§ **GIVEN PROBLEM**
Copy every record word for word.

§ **INPUT**
========
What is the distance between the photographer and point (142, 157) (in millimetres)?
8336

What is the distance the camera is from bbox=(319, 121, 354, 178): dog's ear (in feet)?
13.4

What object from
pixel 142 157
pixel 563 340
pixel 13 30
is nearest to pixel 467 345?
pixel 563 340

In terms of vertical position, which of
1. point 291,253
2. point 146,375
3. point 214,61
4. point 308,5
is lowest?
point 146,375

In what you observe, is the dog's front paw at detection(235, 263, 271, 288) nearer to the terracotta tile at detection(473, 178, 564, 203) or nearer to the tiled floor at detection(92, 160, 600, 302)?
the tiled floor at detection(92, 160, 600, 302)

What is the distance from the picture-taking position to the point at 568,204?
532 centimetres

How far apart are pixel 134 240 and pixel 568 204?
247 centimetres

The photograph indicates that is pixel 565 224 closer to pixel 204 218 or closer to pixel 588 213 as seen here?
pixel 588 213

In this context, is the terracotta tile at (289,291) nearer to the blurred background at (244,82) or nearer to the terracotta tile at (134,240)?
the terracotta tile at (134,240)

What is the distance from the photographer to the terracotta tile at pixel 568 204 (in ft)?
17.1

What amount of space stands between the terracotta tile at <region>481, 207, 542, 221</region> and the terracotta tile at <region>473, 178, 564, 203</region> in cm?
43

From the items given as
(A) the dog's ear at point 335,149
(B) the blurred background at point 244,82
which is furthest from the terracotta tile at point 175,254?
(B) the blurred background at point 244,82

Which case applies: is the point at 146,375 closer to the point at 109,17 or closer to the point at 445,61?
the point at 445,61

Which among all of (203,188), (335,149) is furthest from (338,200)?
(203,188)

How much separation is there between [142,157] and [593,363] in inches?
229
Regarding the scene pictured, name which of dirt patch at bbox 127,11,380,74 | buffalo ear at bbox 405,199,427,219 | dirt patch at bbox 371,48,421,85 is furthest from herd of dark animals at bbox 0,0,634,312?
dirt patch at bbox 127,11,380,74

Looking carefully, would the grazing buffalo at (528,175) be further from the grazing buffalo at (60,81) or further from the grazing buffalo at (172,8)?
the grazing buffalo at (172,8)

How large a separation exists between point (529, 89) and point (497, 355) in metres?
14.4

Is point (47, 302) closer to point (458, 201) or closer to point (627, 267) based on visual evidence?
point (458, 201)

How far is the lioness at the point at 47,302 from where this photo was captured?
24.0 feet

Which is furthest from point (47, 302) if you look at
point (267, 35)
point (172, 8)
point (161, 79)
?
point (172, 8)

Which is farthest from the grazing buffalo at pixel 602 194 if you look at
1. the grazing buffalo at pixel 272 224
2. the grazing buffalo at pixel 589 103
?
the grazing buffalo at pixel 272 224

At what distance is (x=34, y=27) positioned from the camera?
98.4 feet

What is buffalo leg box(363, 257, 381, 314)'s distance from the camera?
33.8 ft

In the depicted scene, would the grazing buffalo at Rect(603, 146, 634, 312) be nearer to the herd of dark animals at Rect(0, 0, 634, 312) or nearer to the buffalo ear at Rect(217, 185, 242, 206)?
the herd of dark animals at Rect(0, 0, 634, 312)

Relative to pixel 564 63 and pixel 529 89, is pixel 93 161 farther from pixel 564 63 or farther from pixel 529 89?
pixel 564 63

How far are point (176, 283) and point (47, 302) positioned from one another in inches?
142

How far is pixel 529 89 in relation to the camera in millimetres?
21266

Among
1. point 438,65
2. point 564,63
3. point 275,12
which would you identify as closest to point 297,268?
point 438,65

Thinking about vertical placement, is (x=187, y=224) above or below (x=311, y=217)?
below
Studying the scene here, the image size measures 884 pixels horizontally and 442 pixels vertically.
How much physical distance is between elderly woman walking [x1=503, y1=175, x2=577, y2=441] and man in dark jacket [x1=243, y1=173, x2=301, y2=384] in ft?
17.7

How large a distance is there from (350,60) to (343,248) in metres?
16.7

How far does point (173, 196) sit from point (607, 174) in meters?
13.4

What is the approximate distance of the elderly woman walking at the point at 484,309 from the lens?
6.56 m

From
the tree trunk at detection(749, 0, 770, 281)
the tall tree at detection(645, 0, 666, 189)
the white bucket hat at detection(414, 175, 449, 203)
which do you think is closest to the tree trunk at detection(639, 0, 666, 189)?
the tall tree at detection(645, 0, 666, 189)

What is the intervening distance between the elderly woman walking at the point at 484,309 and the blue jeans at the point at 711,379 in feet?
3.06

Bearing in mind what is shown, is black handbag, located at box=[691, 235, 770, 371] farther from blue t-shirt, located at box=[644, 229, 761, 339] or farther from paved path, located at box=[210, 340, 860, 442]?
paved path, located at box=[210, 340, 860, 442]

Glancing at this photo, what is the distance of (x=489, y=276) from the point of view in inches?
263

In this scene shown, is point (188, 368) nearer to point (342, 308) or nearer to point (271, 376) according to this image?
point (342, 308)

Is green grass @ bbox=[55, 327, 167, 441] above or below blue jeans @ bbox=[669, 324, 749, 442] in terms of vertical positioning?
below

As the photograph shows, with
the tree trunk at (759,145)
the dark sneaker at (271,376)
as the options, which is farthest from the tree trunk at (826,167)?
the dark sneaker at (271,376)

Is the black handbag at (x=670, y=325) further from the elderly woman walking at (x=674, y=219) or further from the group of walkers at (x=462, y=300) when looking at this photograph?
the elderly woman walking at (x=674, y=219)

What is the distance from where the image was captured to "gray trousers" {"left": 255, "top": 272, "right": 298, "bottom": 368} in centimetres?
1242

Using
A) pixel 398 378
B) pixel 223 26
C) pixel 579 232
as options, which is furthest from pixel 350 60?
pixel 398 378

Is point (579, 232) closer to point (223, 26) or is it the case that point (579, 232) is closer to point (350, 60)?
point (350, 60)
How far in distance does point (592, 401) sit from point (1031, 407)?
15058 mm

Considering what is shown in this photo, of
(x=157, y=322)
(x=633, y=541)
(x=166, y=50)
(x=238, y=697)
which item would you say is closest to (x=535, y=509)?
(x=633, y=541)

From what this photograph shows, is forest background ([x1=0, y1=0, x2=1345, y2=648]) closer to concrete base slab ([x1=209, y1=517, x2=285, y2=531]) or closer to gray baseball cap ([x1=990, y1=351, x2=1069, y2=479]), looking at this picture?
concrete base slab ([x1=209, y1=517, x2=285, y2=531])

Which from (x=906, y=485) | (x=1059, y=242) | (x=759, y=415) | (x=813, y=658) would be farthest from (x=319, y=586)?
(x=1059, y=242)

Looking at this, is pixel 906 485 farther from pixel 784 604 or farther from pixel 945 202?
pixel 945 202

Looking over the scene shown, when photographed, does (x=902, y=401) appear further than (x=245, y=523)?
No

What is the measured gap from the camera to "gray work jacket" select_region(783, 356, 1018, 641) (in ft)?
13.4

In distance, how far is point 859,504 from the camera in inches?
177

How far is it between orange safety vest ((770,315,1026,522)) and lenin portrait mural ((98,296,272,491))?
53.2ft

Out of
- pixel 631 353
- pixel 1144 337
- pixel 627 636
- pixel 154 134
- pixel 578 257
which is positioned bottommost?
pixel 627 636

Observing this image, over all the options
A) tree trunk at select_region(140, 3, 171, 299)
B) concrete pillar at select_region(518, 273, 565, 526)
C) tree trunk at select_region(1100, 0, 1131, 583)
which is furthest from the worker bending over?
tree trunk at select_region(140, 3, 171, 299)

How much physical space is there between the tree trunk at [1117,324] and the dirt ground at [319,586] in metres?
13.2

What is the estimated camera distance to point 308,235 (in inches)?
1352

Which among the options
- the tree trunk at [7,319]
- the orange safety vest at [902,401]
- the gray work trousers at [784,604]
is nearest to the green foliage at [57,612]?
========
§ **SOLUTION TO THIS TASK**
What is the distance between the photographer and point (142, 157) (in millimetres)?
8336

What is the distance the camera is from bbox=(319, 121, 354, 178): dog's ear (in feet)?
13.4

What object from
pixel 142 157
pixel 563 340
pixel 13 30
is nearest to pixel 467 345?
pixel 563 340

In terms of vertical position, which of
1. point 291,253
2. point 146,375
3. point 214,61
4. point 308,5
is lowest?
point 146,375

In what you observe, is the dog's front paw at detection(235, 263, 271, 288) nearer to the terracotta tile at detection(473, 178, 564, 203) or nearer to the tiled floor at detection(92, 160, 600, 302)?
the tiled floor at detection(92, 160, 600, 302)

What is the distance from the picture-taking position to the point at 568,204?
532 centimetres

How far apart are pixel 134 240 and pixel 568 204?
247 centimetres

The photograph indicates that is pixel 565 224 closer to pixel 204 218 or closer to pixel 588 213 as seen here?
pixel 588 213

In this context, is the terracotta tile at (289,291) nearer to the blurred background at (244,82) or nearer to the terracotta tile at (134,240)?
the terracotta tile at (134,240)

What is the distance from the photographer to the terracotta tile at pixel 568 204 (in ft)?
17.1

What amount of space stands between the terracotta tile at <region>481, 207, 542, 221</region> and the terracotta tile at <region>473, 178, 564, 203</region> in cm?
43

From the items given as
(A) the dog's ear at point 335,149
(B) the blurred background at point 244,82
which is furthest from the terracotta tile at point 175,254?
(B) the blurred background at point 244,82

Which case applies: is the point at 146,375 closer to the point at 109,17 or closer to the point at 445,61?
the point at 445,61

Which among all of (203,188), (335,149) is furthest from (338,200)?
(203,188)

How much separation is there between [142,157] and [593,363] in inches?
229
Regarding the scene pictured, name which of dirt patch at bbox 127,11,380,74 | buffalo ear at bbox 405,199,427,219 | dirt patch at bbox 371,48,421,85 is furthest from herd of dark animals at bbox 0,0,634,312?
dirt patch at bbox 127,11,380,74

Looking carefully, would the grazing buffalo at (528,175) be further from the grazing buffalo at (60,81) or further from the grazing buffalo at (172,8)?
the grazing buffalo at (172,8)

How large a separation exists between point (529, 89) and point (497, 355) in metres?
14.4

Is point (47, 302) closer to point (458, 201) or closer to point (627, 267) based on visual evidence?
point (458, 201)

How far is the lioness at the point at 47,302 from where this photo was captured?
24.0 feet

Which is furthest from point (47, 302) if you look at
point (267, 35)
point (172, 8)
point (161, 79)
?
point (172, 8)

Which is farthest from the grazing buffalo at pixel 602 194 if you look at
1. the grazing buffalo at pixel 272 224
2. the grazing buffalo at pixel 589 103
?
the grazing buffalo at pixel 272 224

At what distance is (x=34, y=27) positioned from the camera?
98.4 feet

What is buffalo leg box(363, 257, 381, 314)'s distance from the camera?
33.8 ft

In the depicted scene, would the grazing buffalo at Rect(603, 146, 634, 312) be nearer to the herd of dark animals at Rect(0, 0, 634, 312) or nearer to the buffalo ear at Rect(217, 185, 242, 206)?
the herd of dark animals at Rect(0, 0, 634, 312)

Relative to pixel 564 63 and pixel 529 89, is pixel 93 161 farther from pixel 564 63 or farther from pixel 529 89?
pixel 564 63

How far are point (176, 283) and point (47, 302) positioned from one another in inches?
142

How far is pixel 529 89 in relation to the camera in millimetres?
21266

Among
1. point 438,65
2. point 564,63
3. point 275,12
which would you identify as closest to point 297,268?
point 438,65

Thinking about vertical placement, is (x=187, y=224) above or below (x=311, y=217)?
below
Studying the scene here, the image size measures 884 pixels horizontally and 442 pixels vertically.
How much physical distance is between elderly woman walking [x1=503, y1=175, x2=577, y2=441] and man in dark jacket [x1=243, y1=173, x2=301, y2=384] in ft?
17.7

How large a distance is there from (350,60) to (343,248) in metres?
16.7

How far does point (173, 196) sit from point (607, 174) in meters?
13.4

What is the approximate distance of the elderly woman walking at the point at 484,309 from the lens?
6.56 m

From
the tree trunk at detection(749, 0, 770, 281)
the tall tree at detection(645, 0, 666, 189)
the white bucket hat at detection(414, 175, 449, 203)
which do you think is closest to the tree trunk at detection(639, 0, 666, 189)?
the tall tree at detection(645, 0, 666, 189)

What is the intervening distance between the elderly woman walking at the point at 484,309 and the blue jeans at the point at 711,379 in feet?
3.06

Bearing in mind what is shown, is black handbag, located at box=[691, 235, 770, 371] farther from blue t-shirt, located at box=[644, 229, 761, 339] or farther from paved path, located at box=[210, 340, 860, 442]?
paved path, located at box=[210, 340, 860, 442]

Glancing at this photo, what is the distance of (x=489, y=276) from the point of view in inches?
263

In this scene shown, is point (188, 368) nearer to point (342, 308) or nearer to point (271, 376) according to this image?
point (342, 308)

Is green grass @ bbox=[55, 327, 167, 441] above or below blue jeans @ bbox=[669, 324, 749, 442] in terms of vertical positioning?
below

As the photograph shows, with
the tree trunk at (759,145)
the dark sneaker at (271,376)
as the options, which is farthest from the tree trunk at (826,167)?
the dark sneaker at (271,376)

Is the black handbag at (x=670, y=325) further from the elderly woman walking at (x=674, y=219) or further from the group of walkers at (x=462, y=300) when looking at this photograph?
the elderly woman walking at (x=674, y=219)

What is the distance from where the image was captured to "gray trousers" {"left": 255, "top": 272, "right": 298, "bottom": 368} in centimetres?
1242

Using
A) pixel 398 378
B) pixel 223 26
C) pixel 579 232
as options, which is furthest from pixel 350 60?
pixel 398 378

Is point (579, 232) closer to point (223, 26) or is it the case that point (579, 232) is closer to point (350, 60)?
point (350, 60)
How far in distance does point (592, 401) sit from point (1031, 407)?
15058 mm

Considering what is shown in this photo, of
(x=157, y=322)
(x=633, y=541)
(x=166, y=50)
(x=238, y=697)
which item would you say is closest to (x=535, y=509)?
(x=633, y=541)

From what this photograph shows, is forest background ([x1=0, y1=0, x2=1345, y2=648]) closer to concrete base slab ([x1=209, y1=517, x2=285, y2=531]) or closer to gray baseball cap ([x1=990, y1=351, x2=1069, y2=479]), looking at this picture?
concrete base slab ([x1=209, y1=517, x2=285, y2=531])

Which from (x=906, y=485) | (x=1059, y=242) | (x=759, y=415) | (x=813, y=658) would be farthest from (x=319, y=586)?
(x=1059, y=242)

Looking at this, is pixel 906 485 farther from pixel 784 604 or farther from pixel 945 202?
pixel 945 202

Looking over the scene shown, when photographed, does (x=902, y=401) appear further than (x=245, y=523)?
No

What is the measured gap from the camera to "gray work jacket" select_region(783, 356, 1018, 641) (in ft)?
13.4

In distance, how far is point 859,504 from the camera in inches?
177

How far is it between orange safety vest ((770,315,1026,522)) and lenin portrait mural ((98,296,272,491))?
53.2ft

Out of
- pixel 631 353
- pixel 1144 337
- pixel 627 636
- pixel 154 134
- pixel 578 257
which is positioned bottommost?
pixel 627 636

Observing this image, over all the options
A) tree trunk at select_region(140, 3, 171, 299)
B) concrete pillar at select_region(518, 273, 565, 526)
C) tree trunk at select_region(1100, 0, 1131, 583)
which is furthest from the worker bending over?
tree trunk at select_region(140, 3, 171, 299)

How much physical space is there between the tree trunk at [1117,324] and the dirt ground at [319,586] in metres?
13.2

What is the estimated camera distance to point 308,235 (in inches)?
1352

Which among the options
- the tree trunk at [7,319]
- the orange safety vest at [902,401]
- the gray work trousers at [784,604]
is nearest to the green foliage at [57,612]?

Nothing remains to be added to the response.